La journée du 21 avril 2026 est à jamais gravée dans l’esprit de Vincent Guirandy. Apiculteur aguerri, il se rend sur son site habituel pour découvrir l’horreur : les ruches ont disparu, laissant derrière elles un paysage désolant. "Quand on est apiculteur et qu'on arrive pour voir ses ruches, si on voit des pneus marqués par un véhicule, on sait que tout est perdu," raconte-t-il, le visage marqué par l’inquiétude.
La perte de ces 35 ruches représente une perte financière considérable, entre 10 000 et 15 000 euros, selon ses estimations. "Cela inclut la production de miel, les reines nouvellement acquises et le matériel précieux.

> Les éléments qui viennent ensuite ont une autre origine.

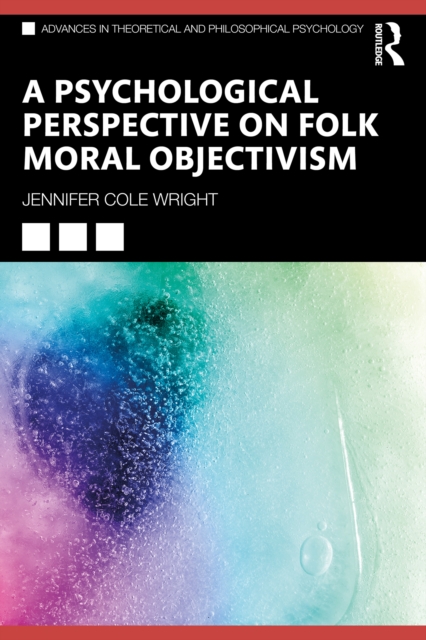 A Psychological Perspective on Folk Moral Objectivism, PDF eBook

Tout a disparu," s’exprime-t-il, la voix chargée d'émotion.
Pour Vincent, apiculteur responsable de 400 ruches au total, ce vol est d'autant plus tragique qu'il touchait à un rucher florissant. "J’avais investi de nombreuses heures de travail pour le développer, il était très peuplé," se désole-t-il.
Les conséquences de ce vol sont d'autant plus inquiétantes, alors qu’il prépare sa récolte de miel prévue pour cet été, avec des mises en pot à la mi-août. Une pression forte sur ses épaules, alors que les apiculteurs de France, comme le souligne le quotidien La Provence, sont de plus en plus confrontés à cette menace alarmante. Le syndicat des apiculteurs de la région redoute que ce phénomène ne devienne la norme, détériorant ainsi gravement la filière.
Un appel à la solidarité
Face à cette épreuve, Vincent Guirandy appelle à la solidarité. Il espère que les divers acteurs de la filière, ainsi que les consommateurs, s'uniront pour lutter contre ce fléau. Comme le rappelle un expert en apiculture, "la protection des ruches est essentielle pour la survie de l'apiculture durable en France". Les apiculteurs, garants de la biodiversité, méritent toute notre attention et notre soutien.